Training proceeds by iterating over the edges, through various nested loops. The outermost one walks through so-called epochs. Each epoch is independent and essentially equivalent to every other one. Their goal is to repeat the inner loop until convergence. Each epoch visits all the edges exactly once. The number of epochs is specified in the num_epochs configuration parameter.

The edges are partitioned into edge sets (one for each directory of the edge_paths configuration key) and, within each epoch, the edge sets are traversed in order.

When iterating over an edge set, each of its buckets is first divided into equally sized chunks: each chunk spans a contiguous interval of edges (in the order they are stored in the files) and the number of chunks can be tweaked using the num_edge_chunks configuration key. The training first operates on the all the first chunks of all buckets, then on all of their second chunks, and so on.

Next, the algorithm iterates over the buckets. The order in which buckets are processed depends on the value of the bucket_order configuration key. In addition to a random permutation, there are methods that try to have successive buckets share a common partition: this allows for that partition to be reused, thus allowing it to be kept in memory rather than being unloaded and another one getting loaded in its place. (In distributed mode, the various trainer processes operate on the buckets at the same time, thus the iteration is managed differently).

Once the trainer has fixed a given chunk and a certain bucket, its edges are finally loaded from disk. When evaluating during training, a subset of these edges is withheld (such subset is the same for all epochs). The remaining edges are immediately uniformly shuffled and then split into equal parts. These parts are distributed among a pool of processes, so that the training can proceed in parallel on all of them at the same time. These subprocesses are “Hogwild!” workers, which do not synchronize their computations or memory accesses. The number of such workers is determined by the workers parameter.

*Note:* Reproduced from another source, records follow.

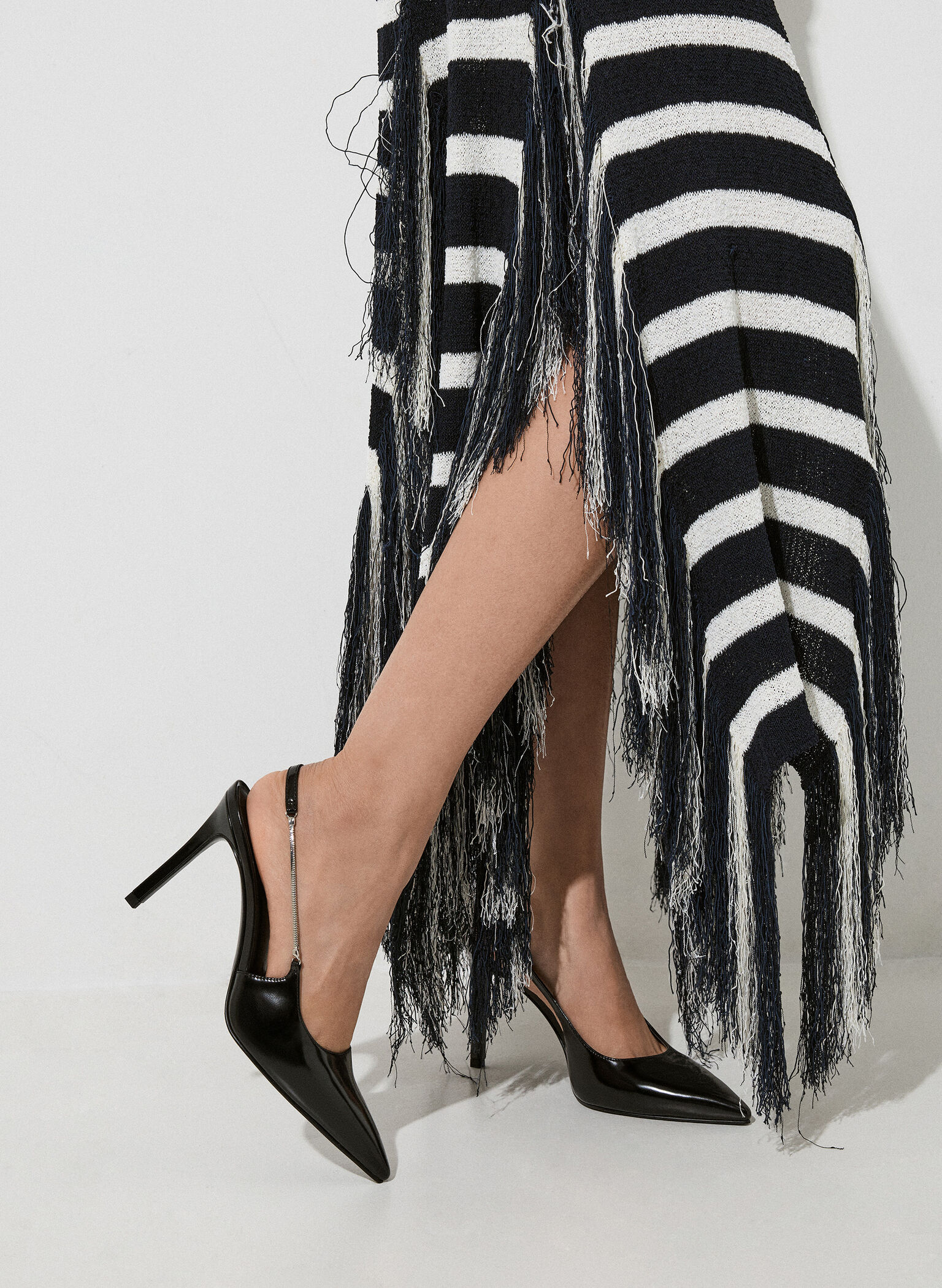 Chain-Strap Pointed-Toe Slingback Pumps, Black Box, hi-res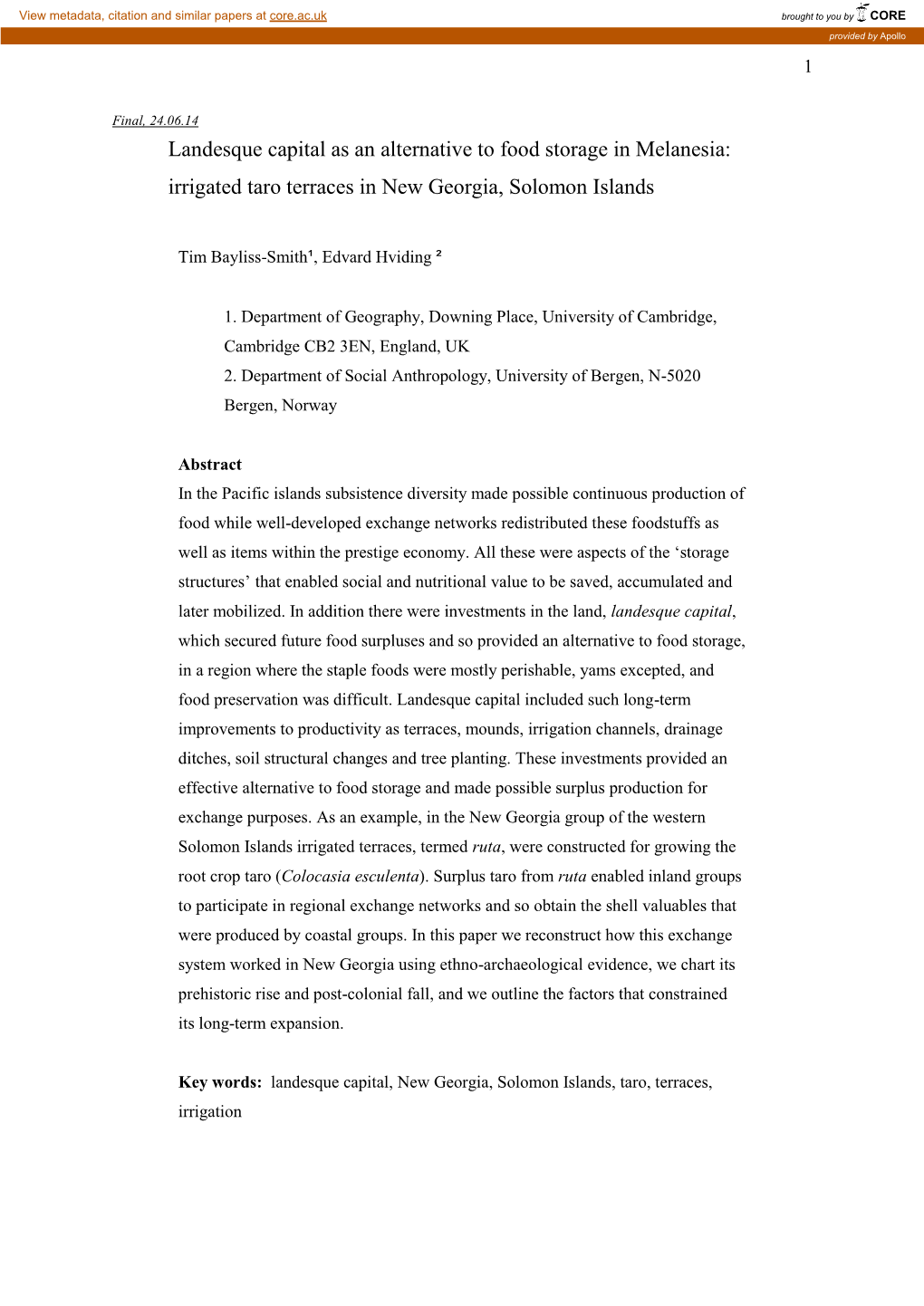 Landesque Capital As an Alternative to Food Storage in Melanesia: Irrigated Taro Terraces in New Georgia, Solomon Islands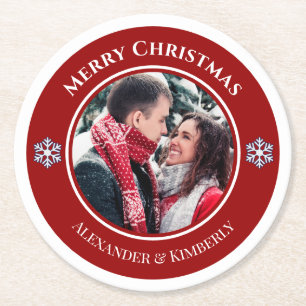 Dessous-de-verre Rond En Papier Cercle blanc rouge de Noël avec les textes inférie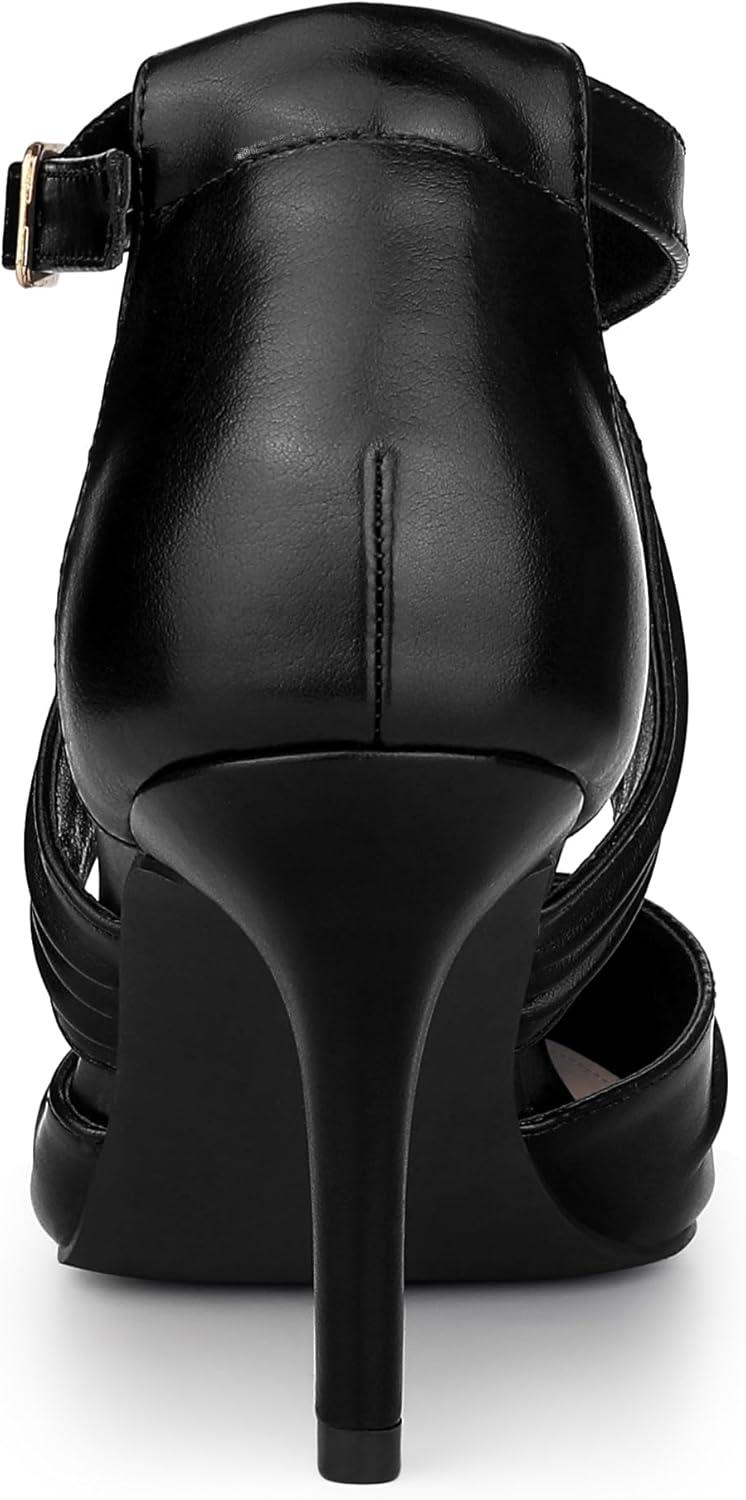 imageAllegra K Womens Slouches Cross Strap Pointed Toe Stiletto Heels PumpsBlack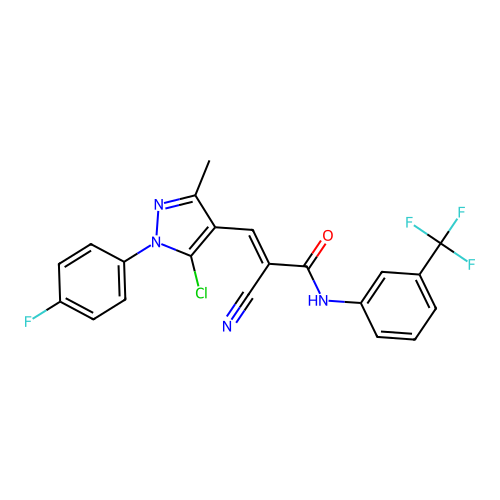 (E)-3-[5-chloro-1-(4-fluorophenyl)-3-methylpyrazol-4-yl]-2-cyano-N-[3-(trifluoromethyl)phenyl]prop-2-enamide structure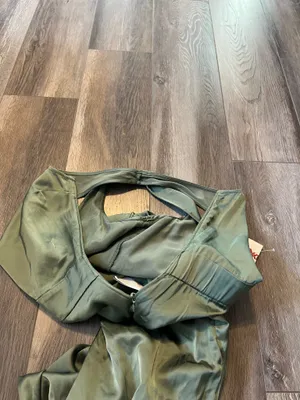 NWT Abercrombie & Fitch Sage Green Satin Jumpsuit thumbnail 5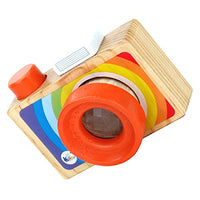 balacoo Kaleidoscope Toy Wood Camera Shaped Kaleidoscope Educational Toy Pretend Play Binoculars Toy Bird Binocular for Kids Orange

The way each worker trains on its set of edges depends on whether dynamic relations are in use. The simplest scenario is if they are, in which case the edges are split into contiguous batches (each one having the size specified in the batch_size configuration key, except possibly the last one which could be smaller). Training is then performed on that batch before moving on to the next one.

When dynamic relations are not in use, however, the loss can only be computed on a set of edges that are all of the same type. Thus the worker first randomly samples a relation type, with probability proportional to the number of edges of that type that are left in the pool. It then takes the first batch_size relations of that type (or fewer, if not enough of them are left), removes them from the pool and performs training on them.